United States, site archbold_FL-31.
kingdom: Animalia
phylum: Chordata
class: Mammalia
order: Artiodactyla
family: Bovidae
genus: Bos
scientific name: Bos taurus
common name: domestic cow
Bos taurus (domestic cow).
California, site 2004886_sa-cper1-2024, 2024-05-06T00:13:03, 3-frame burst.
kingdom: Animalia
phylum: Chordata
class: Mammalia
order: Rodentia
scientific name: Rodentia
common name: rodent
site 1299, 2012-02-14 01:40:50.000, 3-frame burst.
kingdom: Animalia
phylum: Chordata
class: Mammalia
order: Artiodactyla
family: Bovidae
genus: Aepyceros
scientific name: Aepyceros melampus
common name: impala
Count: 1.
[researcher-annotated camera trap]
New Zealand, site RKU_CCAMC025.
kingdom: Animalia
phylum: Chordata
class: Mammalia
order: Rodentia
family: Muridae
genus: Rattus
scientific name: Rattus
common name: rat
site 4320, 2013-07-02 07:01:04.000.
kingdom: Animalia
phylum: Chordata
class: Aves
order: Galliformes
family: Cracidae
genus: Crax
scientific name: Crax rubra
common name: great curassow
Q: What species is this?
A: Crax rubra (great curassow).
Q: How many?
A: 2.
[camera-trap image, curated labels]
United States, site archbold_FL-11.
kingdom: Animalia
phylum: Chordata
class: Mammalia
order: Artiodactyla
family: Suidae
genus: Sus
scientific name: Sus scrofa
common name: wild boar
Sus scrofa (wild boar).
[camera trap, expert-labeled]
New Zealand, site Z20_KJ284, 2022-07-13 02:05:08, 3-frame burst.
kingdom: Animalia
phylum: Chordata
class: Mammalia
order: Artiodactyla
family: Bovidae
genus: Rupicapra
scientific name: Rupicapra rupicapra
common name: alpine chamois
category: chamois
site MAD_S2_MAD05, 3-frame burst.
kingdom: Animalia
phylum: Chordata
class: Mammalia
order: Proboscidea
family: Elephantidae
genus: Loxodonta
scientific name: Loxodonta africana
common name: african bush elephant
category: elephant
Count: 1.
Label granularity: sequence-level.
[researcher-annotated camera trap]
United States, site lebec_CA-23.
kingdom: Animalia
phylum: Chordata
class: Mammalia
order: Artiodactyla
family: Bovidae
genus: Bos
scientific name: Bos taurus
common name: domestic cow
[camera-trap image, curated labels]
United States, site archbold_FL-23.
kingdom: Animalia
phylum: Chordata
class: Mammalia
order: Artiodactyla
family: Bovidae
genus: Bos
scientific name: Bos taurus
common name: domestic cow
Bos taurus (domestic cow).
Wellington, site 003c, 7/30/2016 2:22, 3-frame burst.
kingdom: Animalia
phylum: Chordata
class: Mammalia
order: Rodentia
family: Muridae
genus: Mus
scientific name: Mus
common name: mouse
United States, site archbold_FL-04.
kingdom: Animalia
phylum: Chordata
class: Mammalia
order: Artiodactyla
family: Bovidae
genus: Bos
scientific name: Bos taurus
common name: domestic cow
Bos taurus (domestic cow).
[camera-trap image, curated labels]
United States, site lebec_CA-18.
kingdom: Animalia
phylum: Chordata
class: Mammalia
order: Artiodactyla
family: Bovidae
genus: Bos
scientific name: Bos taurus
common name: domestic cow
⁂
● Try it:
The lines sought are those in the data above that include the string "United"; copy each one.

● Reply:
United States, site archbold_FL-31.
United States, site archbold_FL-11.
United States, site lebec_CA-23.
United States, site archbold_FL-23.
United States, site archbold_FL-04.
United States, site lebec_CA-18.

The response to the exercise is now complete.